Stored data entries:
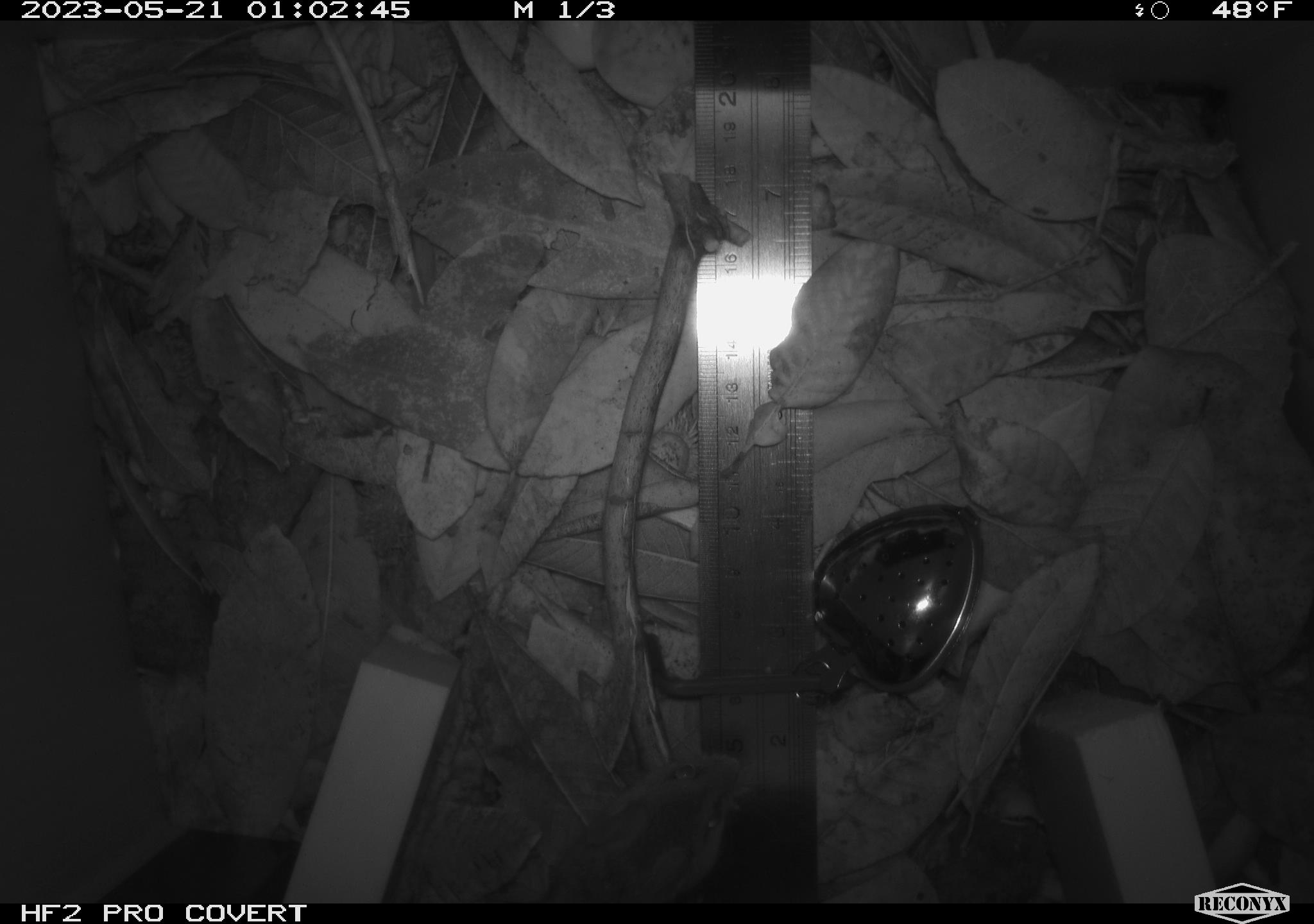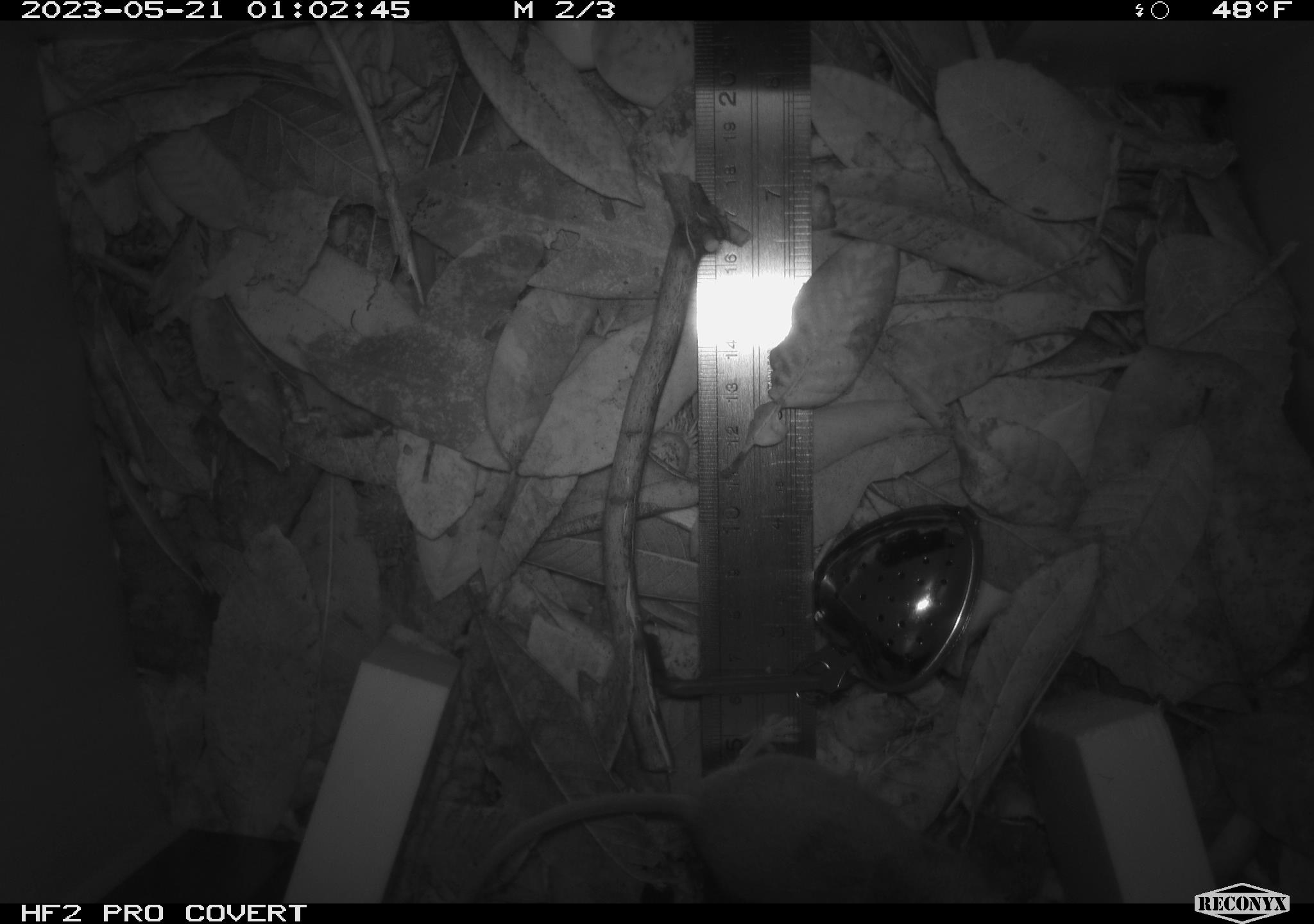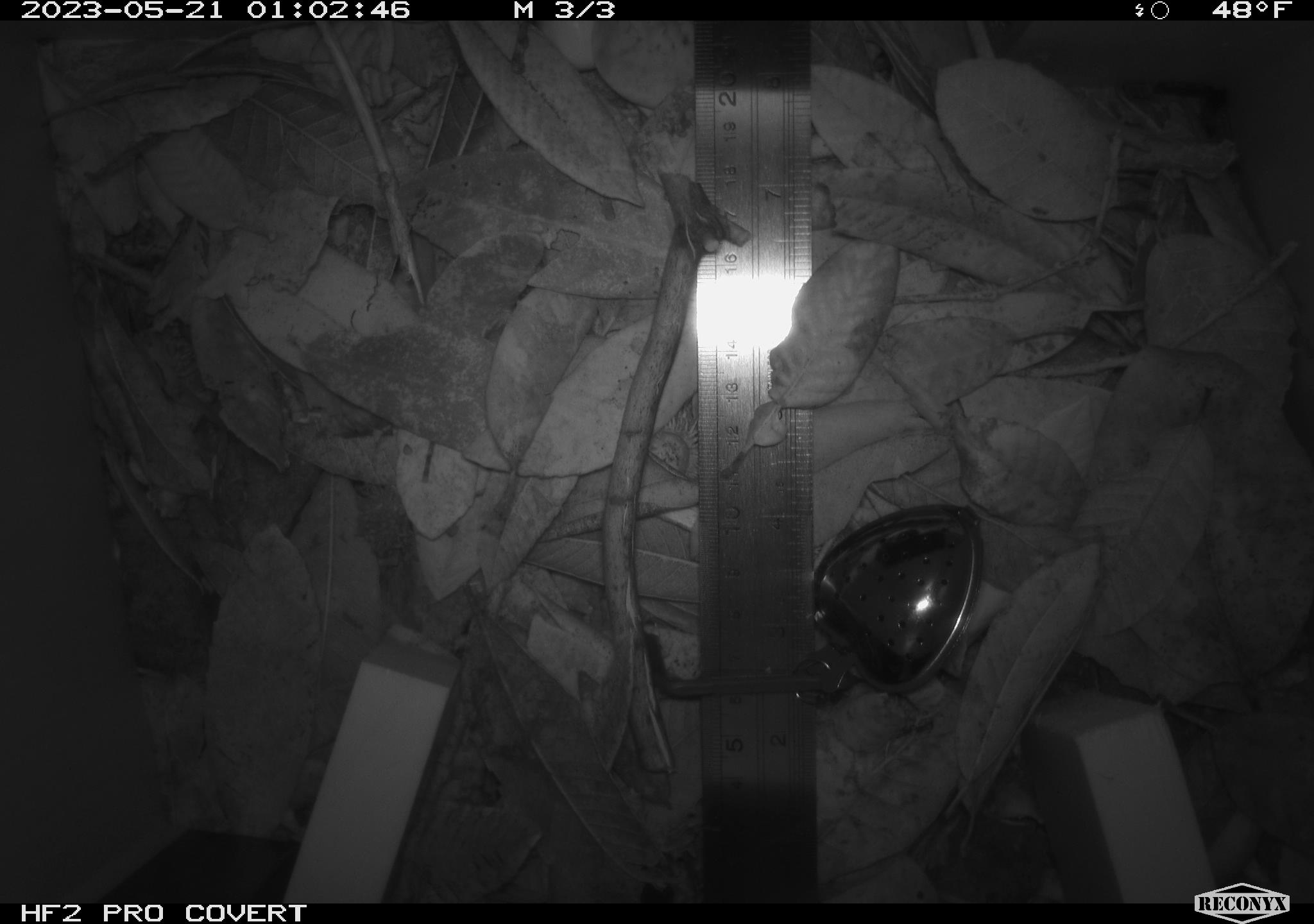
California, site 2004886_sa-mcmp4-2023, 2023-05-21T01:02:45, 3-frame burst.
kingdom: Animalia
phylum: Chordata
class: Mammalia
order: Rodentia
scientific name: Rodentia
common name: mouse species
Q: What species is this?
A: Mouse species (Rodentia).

What is expected: Output, exactly and with no other text, the line that contains "scientific name: Rodentia" and all lines from there to the end of the records.

Response to this exercise:
scientific name: Rodentia
common name: mouse species
Q: What species is this?
A: Mouse species (Rodentia).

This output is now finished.